§ **Task goal**: Filter the entries below, copying out every line that contains the word "face".

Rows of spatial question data
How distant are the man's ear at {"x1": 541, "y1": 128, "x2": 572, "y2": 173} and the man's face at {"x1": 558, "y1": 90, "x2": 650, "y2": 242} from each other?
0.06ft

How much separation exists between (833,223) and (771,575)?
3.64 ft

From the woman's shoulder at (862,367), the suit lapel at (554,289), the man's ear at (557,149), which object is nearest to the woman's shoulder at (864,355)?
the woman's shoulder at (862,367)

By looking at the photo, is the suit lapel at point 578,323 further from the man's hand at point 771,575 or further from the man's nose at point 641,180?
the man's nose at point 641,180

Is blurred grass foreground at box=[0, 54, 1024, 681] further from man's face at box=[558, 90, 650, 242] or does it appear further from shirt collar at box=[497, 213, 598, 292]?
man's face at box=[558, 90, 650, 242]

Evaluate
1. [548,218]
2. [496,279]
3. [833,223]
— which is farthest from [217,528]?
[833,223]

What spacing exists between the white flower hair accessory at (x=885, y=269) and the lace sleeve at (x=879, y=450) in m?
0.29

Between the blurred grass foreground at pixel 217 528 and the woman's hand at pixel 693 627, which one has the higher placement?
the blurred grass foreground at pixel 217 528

* * *

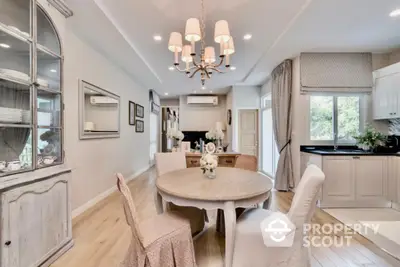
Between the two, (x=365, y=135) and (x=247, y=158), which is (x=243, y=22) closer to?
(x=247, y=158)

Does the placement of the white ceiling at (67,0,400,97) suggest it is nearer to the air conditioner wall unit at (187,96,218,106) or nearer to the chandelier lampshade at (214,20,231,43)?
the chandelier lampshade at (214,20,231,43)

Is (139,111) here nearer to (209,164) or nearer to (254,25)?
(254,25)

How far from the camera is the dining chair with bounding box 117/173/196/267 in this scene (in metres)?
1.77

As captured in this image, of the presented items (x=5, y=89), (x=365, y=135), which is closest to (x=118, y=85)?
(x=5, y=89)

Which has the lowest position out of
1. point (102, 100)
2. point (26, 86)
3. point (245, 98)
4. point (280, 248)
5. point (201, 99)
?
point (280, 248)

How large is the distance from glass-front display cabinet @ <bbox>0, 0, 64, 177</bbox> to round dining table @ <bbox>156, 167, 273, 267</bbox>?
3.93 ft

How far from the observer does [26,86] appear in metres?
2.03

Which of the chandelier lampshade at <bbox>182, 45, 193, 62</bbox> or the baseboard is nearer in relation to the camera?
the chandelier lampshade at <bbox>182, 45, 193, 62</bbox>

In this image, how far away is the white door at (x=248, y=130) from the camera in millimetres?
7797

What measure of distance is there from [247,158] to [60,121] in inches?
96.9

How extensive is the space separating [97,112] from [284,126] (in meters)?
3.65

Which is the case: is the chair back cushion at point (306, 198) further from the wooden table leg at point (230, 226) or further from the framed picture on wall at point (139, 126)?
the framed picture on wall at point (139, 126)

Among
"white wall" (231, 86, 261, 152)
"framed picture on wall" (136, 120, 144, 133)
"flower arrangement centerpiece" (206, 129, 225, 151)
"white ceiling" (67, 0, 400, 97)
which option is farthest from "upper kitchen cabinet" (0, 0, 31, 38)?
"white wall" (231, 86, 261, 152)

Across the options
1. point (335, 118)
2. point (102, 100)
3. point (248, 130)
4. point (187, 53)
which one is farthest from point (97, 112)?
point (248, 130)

§ **Exercise solution**:
How distant are the man's ear at {"x1": 541, "y1": 128, "x2": 572, "y2": 173} and the man's face at {"x1": 558, "y1": 90, "x2": 650, "y2": 242} from each other?
Is blurred grass foreground at box=[0, 54, 1024, 681] further from man's face at box=[558, 90, 650, 242] or does it appear further from shirt collar at box=[497, 213, 598, 292]?
man's face at box=[558, 90, 650, 242]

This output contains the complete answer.